Work Text:
Bonjour One and All: A Review by Mai Minakami
I did not care for Bonjour One and All by Daisuke Naganohara, and I believe, in fact, that it insists upon itself. In my professional opinion, the very first word, “Bonjour,” tells the reader all he needs to know. It is the same word as the beginning of the title. Very predictable. Very on the nose. Very unoriginal.
I am writing this as someone who worked closely with the mangaka on her first work, Stop! Kiss Thief!, and I believed, at the time, that Naganohara’s career could not stoop any lower. I was wrong. Kiss Thief was simply the unleashing of a horny teenage girl’s fantasy. Bonjour, on the other hand, is an abomination to every major religion in the world. Of course, I am not referring to the homosexual acts between the Lord and his Chief Inspector, as the sexual orientation of Naganohara’s characters are a matter of taste. What I’m referring to is, well, everything else.
The pacing, in the first place, is an abomination, as I said, to every major religion in the world. Right at the very beginning, we have the established relationship between the Lord and the Chief Inspector, and it feels as though we have intruded on their privacy, but where’s the build-up? Where’s the drama? They start right off the bat talking about their long john silvers to each other, suggesting a sort of “sounding” type of situation, and yet, the explicitness of these encounters is not my problem with the work at all. The two men seemingly have a wholesome, albeit kinky, relationship with one another, and yet that all falls flat on its face five pages later when the Lord cuts off his Chief Inspector’s bonjour, creating an accidental visual metaphor, and I must say, I was unsure Naganohara could pull off such an ingenious, yet trite and overplayed metaphor upon the page. When the Chief Inspector’s “bonjour” is removed, it is a very dramatic moment, meant to show the man in a more serious light, and yet, I’m not buying it. All the Chief Inspector does for the rest of the manga is cry. That is what I mean when I say that it insists upon itself. There are better ways to suggest that a scene is sad.

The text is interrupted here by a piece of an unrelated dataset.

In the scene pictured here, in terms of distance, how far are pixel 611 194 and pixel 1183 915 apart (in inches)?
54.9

But the worst part of Bonjour One and All is not the smut, or the pacing, or the drama (or lack thereof). The worst part of Bonjour One and All, and I won’t spoil anything, is the ending. I saw it coming from a mile away. In fact, it was so obvious that I gaslit myself into thinking there was no way it could possibly end that way because it was just so obvious…and yet she did it. Daisuke Naganohara managed to create THE WORST ending of any manga in existence, I guarantee. It made Attack on Titan look like Fullmetal Alchemist, and yet people are calling it genius. Critics I’ve spoken to have raved that Bonjour One and All is a breakthrough of josei manga and that people, women and even men, will finally take the genre seriously. Kyoto Animation and Studio Ghibli are fighting over the rights for the movie adaptation! Studio Ghibli! Imagine the Lord’s bonjour in the same museum as Totoro and Ponyo!
In conclusion, if you want to be swept away by the beautiful world of feudal Japan whilst touching your own, AHEM, “bonjour”, say Au Revoir to Bonjour One and All, and watch Blue Eyed Samurai instead.